Sunday, September 12, 2004

The election is getting closer. Many people were calling this the most important election in decades. But as the date nears, I find that Kerry is standing for less and less. Bush certainly has all the advantage. And sadly, I think the Democrats really just gave up on this race a long time ago when they did not give the ticket to a better person -- I still think that Clark had the upper hand. Unless something crazy happens, I really think that Bush will just win again. In fact, I don't think that it'll be as close as last time. Gore at least had some of the Clinton momentum behind him. Kerry's opinions on issues is not very strong. He can't even tell us what he really thinks about the war. I know he's trying to appeal to more people by staying neutral. But that's his biggest problem. As much I don't like Bush and his foreign policy, I certainly will not be happy voting for Kerry. I'm going to wait until 5pm in November. If the race is not close, I'll vote for Nader. At least he stands for something. And he's a smart guy. I doubt that this election is going to have a bigger turn out than usual. You really think that everyone is going to get out and vote after the fiasco of what happened in 2000. That's really sad. I think there should be a tax penalty or something for those who don't vote. It's so sad that people don't exercise the right that many people in history died for.

Friday, September 03, 2004

I just moved to Seattle after 7 years of living in the San Francisco Bay Area.
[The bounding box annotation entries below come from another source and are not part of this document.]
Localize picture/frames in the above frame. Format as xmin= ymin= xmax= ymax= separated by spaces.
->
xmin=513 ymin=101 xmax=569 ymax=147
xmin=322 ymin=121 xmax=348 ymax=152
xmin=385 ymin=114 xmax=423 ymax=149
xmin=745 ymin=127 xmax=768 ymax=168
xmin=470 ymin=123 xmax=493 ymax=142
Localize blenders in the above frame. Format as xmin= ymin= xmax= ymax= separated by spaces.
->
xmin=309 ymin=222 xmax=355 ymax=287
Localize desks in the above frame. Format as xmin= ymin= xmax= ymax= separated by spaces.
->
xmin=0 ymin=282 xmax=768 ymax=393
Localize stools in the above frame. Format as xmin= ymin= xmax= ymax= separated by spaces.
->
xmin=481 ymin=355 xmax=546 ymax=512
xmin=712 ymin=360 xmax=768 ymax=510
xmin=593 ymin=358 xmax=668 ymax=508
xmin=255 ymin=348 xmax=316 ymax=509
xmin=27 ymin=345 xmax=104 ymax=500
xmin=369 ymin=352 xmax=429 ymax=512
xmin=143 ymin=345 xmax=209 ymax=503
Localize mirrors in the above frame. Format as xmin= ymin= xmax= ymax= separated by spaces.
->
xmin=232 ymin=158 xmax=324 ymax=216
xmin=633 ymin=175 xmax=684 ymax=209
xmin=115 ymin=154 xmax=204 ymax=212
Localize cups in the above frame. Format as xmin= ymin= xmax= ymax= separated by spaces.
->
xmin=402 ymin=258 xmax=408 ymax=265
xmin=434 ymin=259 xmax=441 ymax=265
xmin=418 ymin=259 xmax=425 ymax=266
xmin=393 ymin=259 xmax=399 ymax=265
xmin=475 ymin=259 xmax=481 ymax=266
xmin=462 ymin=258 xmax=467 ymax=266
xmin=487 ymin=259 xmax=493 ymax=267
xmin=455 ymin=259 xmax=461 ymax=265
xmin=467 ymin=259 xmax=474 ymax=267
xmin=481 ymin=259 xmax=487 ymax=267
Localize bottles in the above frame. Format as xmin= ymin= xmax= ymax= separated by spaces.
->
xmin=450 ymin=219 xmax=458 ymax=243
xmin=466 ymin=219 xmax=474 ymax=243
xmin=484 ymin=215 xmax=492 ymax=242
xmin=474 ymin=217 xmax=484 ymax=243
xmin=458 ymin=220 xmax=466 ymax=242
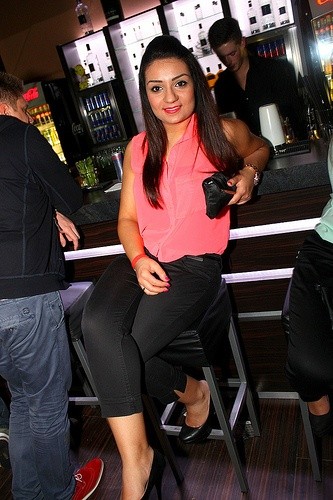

I grew up in a lot of cities and countries in my life. Therefore, my stay in the Bay Area was my longest stay in any place in the world. I really enjoyed the ethnic/cultural diversity of the Bay Area and its unique juxtaposition of the beautiful California nature and the fast-paced Silicon Valley life; the great ethnic food, in particular amazing Mexican food, Alfajores, and Soltani's at Maykadeh, were simply amazing artifacts of being in the Bay Area. Though I felt more ties with Cornell as my true Alma Mater when attending Stanford (mainly because undergrad years are a lot more fun), over these seven years I slowly became more attached to Stanford because I was a lot closer to Stanford alumni since I left college. I'm surprised to find that I miss the Bay Area so much despite the fact that I'm also familiar with this area and have a good circle of friends here. Don't get me wrong. Seattle is a nice place and certainly much more in tune with my style than the East Coast or even Southern California.

I'm really interested to find out more about the differences and similarities between the tech culture here, which is heavily influenced by Microsoft, and the Valley. I'll write a few posts about that later. But for now, I'm happy to have survived the move.